In 2018 at the IUCN in Quito, Ecuador, the Indigenous Kichwa People of Sarayaku presented a proposal to attain national and international recognition for Kawsak Sacha (the Living Forest), as a new legal category of protected area that would be considered Sacred Territory and Biological and Cultural Patrimony of the Kichwa People in Ecuador (1).
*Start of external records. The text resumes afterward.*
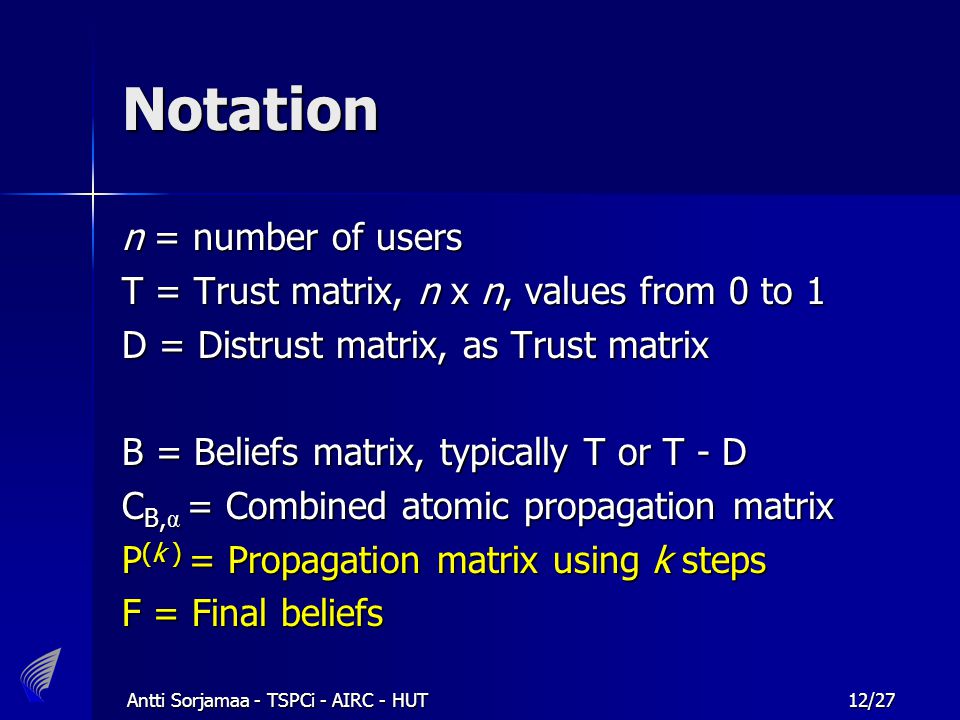 Notation

$n$ = number of users
T = Trust matrix, $n$ x $n$, values from 0 to 1
D = Distrust matrix, as Trust matrix

B = Beliefs matrix, typically T or T - D
$C_{B,\alpha}$ = Combined atomic propagation matrix
$P^{(k)}$ = Propagation matrix using $k$ steps
F = Final beliefs

Antti Sorjamaa - TSPCi - AIRC - HUT

12/27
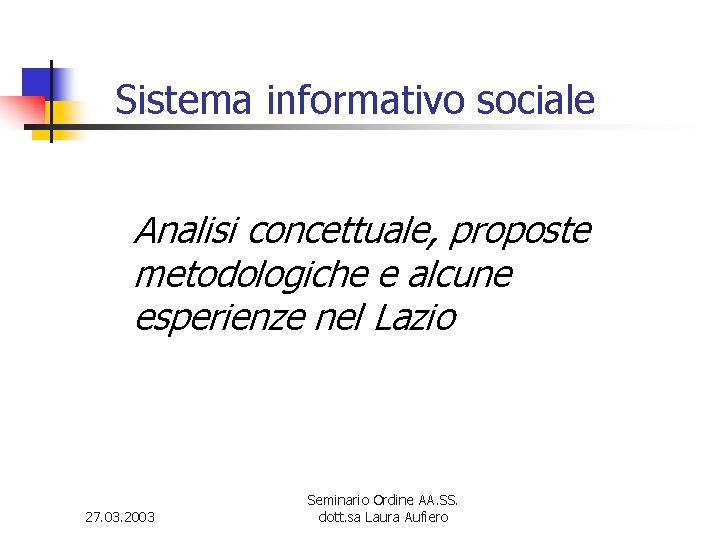 Sistema informativo sociale

Analisi concettuale, proposte metodologiche e alcune esperienze nel Lazio

27.03.2003

Seminario Ordine AA.SS.
dott.sa Laura Aufiero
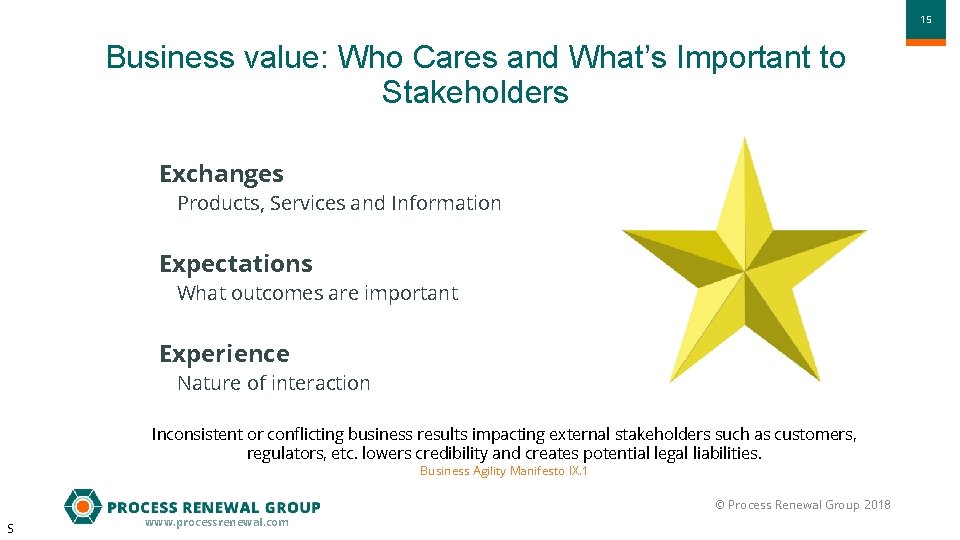 15

Business value: Who Cares and What's Important to Stakeholders

Exchanges
Products, Services and Information

Expectations
What outcomes are important

Experience
Nature of interaction

Inconsistent or conflicting business results impacting external stakeholders such as customers, regulators, etc. lowers credibility and creates potential legal liabilities.
Business Agility Manifesto IX.1

PROCESS RENEWAL GROUP
www.processrenewal.com

© Process Renewal Group 2018

S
The proposal is based in both an indigenous worldview and the rights of Nature enshrined in the Ecuadorian Constitution, stating that “our proposal emphasizes that in order to extend rights to Nature, one must first recognize its entities as persons (and not mere objects). As persons, the beings of the forest relate to one another as well as to the Indigenous People that share their land. So, based on our continuous life together with the beings of the forest, Kawsak Sacha emerges as an authentic way of guaranteeing the Rights of Nature in those spaces that have not yet been decimated.” (2).
Ultimately, the message of the proposal is encouraging the world community to reflect on the inextricable relation between Human Rights and the Rights of Nature and how Sumak Kawsay (Buen Vivir, “Good Living”) can be the foundation for a more sustainable economic life that is more respectful of Mother Earth (2).
It concludes by urging the world “to make an effort to achieve a real metamorphosis (tiam)”—a shift away from the development paradigm that treats nature as material resource towards this alternative model of Kawsak Sacha (3).